** What you will do **
Count the lines in the listing below that contain the string "above". Case matters. Reply with the number alone.

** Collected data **
begin
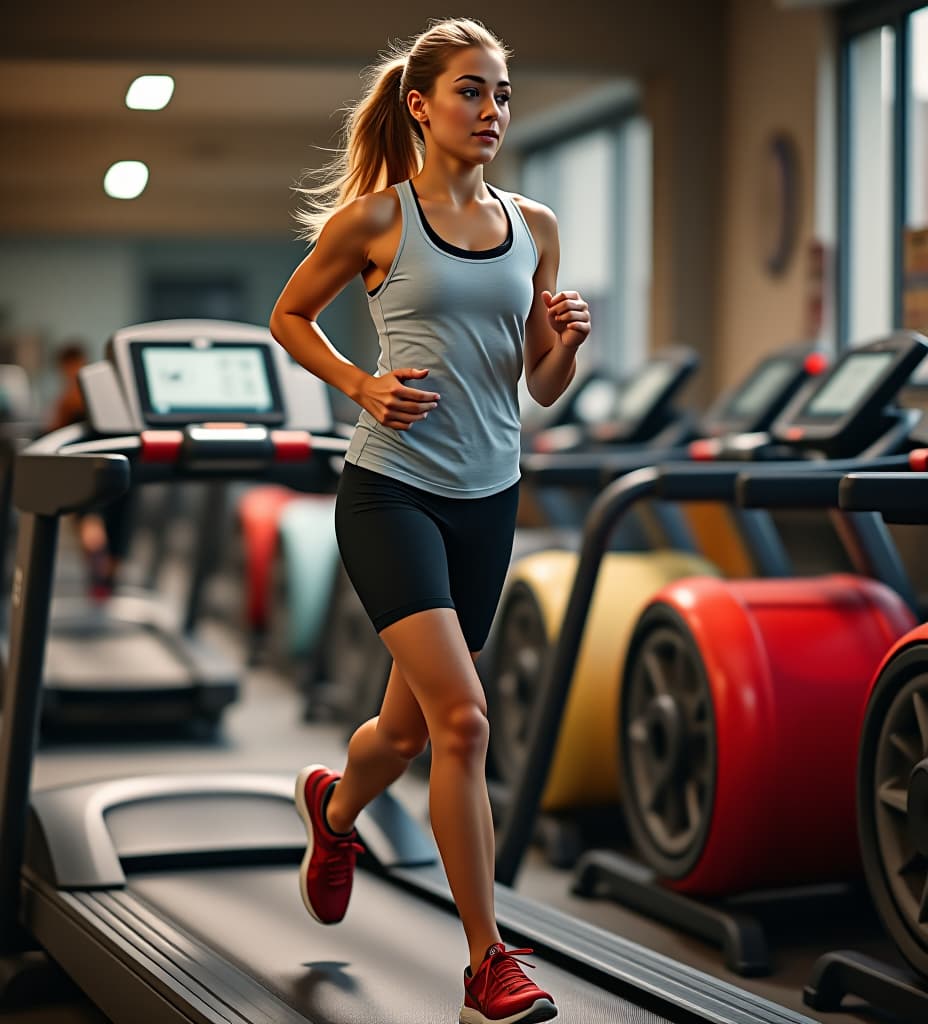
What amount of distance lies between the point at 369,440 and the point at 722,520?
9.36ft

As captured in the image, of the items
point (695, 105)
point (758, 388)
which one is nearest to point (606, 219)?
point (695, 105)

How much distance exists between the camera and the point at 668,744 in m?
3.14

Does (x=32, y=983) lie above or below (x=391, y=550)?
below

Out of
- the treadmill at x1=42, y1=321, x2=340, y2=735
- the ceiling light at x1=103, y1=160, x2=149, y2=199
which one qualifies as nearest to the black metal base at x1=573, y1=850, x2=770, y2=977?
the ceiling light at x1=103, y1=160, x2=149, y2=199

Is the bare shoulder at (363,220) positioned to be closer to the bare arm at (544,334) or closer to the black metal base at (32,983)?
the bare arm at (544,334)

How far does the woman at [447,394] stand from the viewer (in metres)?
1.97

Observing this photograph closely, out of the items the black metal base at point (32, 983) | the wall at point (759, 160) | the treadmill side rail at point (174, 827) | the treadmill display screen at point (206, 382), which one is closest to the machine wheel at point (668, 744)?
the treadmill side rail at point (174, 827)

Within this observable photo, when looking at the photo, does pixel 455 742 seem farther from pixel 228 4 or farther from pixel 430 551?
pixel 228 4

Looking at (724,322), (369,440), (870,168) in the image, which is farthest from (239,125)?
(369,440)

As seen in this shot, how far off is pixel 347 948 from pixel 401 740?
453 mm

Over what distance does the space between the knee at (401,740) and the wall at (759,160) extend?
421 centimetres

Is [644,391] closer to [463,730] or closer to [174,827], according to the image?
[174,827]

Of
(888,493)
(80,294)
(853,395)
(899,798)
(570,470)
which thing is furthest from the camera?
(80,294)

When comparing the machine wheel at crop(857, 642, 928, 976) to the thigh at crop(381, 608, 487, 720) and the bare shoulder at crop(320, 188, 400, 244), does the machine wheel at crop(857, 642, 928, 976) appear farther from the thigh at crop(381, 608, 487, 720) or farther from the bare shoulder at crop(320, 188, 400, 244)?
the bare shoulder at crop(320, 188, 400, 244)
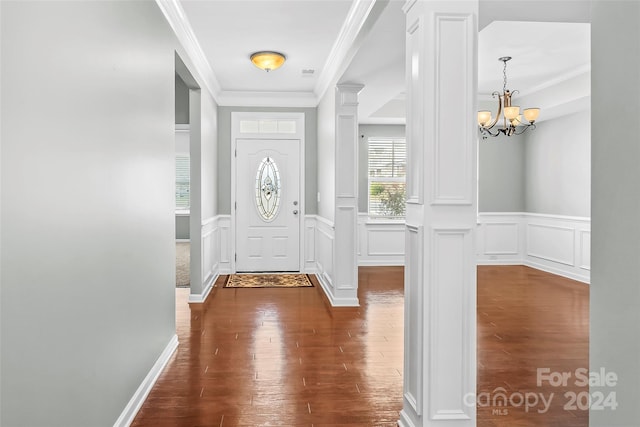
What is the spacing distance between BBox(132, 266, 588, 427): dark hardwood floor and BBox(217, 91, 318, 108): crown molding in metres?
2.79

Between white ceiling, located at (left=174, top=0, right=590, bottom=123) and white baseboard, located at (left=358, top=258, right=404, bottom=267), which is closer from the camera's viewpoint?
white ceiling, located at (left=174, top=0, right=590, bottom=123)

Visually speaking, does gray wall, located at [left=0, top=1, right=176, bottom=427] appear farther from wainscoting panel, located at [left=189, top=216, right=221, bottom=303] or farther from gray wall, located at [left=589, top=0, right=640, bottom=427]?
wainscoting panel, located at [left=189, top=216, right=221, bottom=303]

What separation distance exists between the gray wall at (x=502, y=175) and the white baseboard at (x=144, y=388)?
20.5 ft

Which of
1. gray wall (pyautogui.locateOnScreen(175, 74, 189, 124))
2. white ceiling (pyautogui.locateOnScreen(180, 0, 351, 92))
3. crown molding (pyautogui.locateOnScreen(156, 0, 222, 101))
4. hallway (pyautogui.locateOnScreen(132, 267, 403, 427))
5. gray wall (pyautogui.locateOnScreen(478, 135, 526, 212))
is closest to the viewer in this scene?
hallway (pyautogui.locateOnScreen(132, 267, 403, 427))

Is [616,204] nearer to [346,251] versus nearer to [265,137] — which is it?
[346,251]

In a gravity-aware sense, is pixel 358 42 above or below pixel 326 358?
above

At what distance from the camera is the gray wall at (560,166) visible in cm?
680

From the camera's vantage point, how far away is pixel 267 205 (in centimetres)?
727

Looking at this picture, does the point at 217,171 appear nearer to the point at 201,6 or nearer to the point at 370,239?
the point at 370,239

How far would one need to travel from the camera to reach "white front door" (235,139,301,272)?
7234 millimetres

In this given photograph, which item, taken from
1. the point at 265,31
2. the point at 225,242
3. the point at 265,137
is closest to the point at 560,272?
the point at 265,137

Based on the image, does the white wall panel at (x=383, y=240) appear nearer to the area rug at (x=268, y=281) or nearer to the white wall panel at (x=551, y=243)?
the area rug at (x=268, y=281)

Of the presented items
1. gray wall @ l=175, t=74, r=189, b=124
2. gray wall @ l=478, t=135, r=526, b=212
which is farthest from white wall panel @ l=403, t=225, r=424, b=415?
gray wall @ l=478, t=135, r=526, b=212

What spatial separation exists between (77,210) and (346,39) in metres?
3.11
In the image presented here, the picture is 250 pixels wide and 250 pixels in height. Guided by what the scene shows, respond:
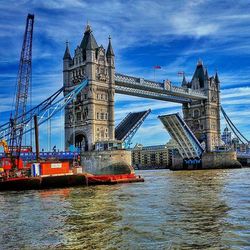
end
** The output **
3